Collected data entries
☆ ☆ ☆ ☆ ☆

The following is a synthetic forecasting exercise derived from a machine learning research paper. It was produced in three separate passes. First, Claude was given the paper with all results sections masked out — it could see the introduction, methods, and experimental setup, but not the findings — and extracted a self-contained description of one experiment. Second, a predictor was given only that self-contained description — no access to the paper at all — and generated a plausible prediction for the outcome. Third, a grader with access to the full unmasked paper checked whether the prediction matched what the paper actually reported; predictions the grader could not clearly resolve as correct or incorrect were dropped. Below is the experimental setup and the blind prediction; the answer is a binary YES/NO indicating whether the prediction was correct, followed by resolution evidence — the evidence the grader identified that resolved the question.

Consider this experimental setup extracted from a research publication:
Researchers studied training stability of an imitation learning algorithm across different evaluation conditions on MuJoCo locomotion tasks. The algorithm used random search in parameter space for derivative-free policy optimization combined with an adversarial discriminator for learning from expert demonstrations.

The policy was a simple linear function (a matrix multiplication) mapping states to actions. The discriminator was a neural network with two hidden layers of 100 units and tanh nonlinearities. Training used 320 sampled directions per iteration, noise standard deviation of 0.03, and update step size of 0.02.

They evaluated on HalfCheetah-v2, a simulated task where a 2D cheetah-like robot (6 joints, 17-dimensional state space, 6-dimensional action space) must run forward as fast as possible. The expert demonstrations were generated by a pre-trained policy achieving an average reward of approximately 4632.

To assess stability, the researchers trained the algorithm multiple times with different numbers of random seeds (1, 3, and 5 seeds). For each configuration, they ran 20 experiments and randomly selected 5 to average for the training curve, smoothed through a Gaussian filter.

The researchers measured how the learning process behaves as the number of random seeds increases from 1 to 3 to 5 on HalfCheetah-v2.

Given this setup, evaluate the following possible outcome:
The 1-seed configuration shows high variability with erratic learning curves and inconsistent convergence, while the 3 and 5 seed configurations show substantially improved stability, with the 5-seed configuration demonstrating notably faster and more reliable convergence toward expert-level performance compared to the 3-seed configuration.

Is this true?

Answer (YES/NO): NO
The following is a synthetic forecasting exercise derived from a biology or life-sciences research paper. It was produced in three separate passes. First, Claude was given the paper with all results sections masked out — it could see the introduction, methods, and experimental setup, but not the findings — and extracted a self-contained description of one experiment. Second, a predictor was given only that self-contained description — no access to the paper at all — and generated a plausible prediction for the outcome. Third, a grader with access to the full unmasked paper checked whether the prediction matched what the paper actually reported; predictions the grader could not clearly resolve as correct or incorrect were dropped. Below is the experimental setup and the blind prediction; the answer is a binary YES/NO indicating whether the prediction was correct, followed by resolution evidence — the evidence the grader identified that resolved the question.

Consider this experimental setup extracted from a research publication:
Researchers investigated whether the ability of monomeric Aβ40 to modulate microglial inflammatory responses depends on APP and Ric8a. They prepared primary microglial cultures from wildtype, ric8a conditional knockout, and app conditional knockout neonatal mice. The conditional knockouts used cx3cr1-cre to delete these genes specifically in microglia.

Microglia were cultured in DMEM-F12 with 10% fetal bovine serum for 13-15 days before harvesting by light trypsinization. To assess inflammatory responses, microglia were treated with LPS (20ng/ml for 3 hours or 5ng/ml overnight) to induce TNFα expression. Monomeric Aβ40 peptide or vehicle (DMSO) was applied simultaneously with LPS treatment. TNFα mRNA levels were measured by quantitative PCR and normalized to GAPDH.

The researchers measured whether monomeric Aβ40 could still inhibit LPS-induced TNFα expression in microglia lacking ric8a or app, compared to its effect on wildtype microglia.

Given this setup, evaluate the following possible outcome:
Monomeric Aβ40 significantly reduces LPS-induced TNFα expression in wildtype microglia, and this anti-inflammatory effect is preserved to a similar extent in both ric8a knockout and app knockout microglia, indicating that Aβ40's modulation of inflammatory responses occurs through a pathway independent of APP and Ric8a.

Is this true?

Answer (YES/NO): NO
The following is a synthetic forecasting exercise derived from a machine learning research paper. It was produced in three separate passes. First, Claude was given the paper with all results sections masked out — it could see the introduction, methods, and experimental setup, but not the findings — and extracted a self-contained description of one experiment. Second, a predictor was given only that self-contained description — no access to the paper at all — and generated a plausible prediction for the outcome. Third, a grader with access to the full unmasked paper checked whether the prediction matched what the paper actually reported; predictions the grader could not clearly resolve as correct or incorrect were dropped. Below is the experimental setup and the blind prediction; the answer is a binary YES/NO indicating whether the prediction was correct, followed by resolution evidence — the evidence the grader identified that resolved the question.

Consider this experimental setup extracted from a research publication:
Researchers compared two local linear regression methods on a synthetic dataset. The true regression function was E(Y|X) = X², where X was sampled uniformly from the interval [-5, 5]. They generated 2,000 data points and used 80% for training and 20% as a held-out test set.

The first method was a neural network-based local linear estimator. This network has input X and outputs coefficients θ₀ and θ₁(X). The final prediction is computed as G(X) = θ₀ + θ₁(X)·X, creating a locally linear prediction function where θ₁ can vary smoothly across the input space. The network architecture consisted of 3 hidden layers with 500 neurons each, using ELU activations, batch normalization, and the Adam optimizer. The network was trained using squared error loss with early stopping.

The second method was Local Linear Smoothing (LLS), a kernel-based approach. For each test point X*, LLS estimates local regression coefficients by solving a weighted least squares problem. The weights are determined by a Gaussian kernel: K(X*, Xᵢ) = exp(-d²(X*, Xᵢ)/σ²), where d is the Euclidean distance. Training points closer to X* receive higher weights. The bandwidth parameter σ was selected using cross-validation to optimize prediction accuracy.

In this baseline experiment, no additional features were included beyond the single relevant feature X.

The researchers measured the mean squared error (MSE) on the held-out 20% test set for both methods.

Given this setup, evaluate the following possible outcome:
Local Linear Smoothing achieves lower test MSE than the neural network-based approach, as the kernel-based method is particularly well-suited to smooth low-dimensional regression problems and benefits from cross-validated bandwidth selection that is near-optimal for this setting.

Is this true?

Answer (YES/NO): NO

☆ ☆ ☆ ☆ ☆

[What needs to be done] Please copy out each line of the data in which the word "layers" occurs.

[Finished exercise]
The policy was a simple linear function (a matrix multiplication) mapping states to actions. The discriminator was a neural network with two hidden layers of 100 units and tanh nonlinearities. Training used 320 sampled directions per iteration, noise standard deviation of 0.03, and update step size of 0.02.
The first method was a neural network-based local linear estimator. This network has input X and outputs coefficients θ₀ and θ₁(X). The final prediction is computed as G(X) = θ₀ + θ₁(X)·X, creating a locally linear prediction function where θ₁ can vary smoothly across the input space. The network architecture consisted of 3 hidden layers with 500 neurons each, using ELU activations, batch normalization, and the Adam optimizer. The network was trained using squared error loss with early stopping.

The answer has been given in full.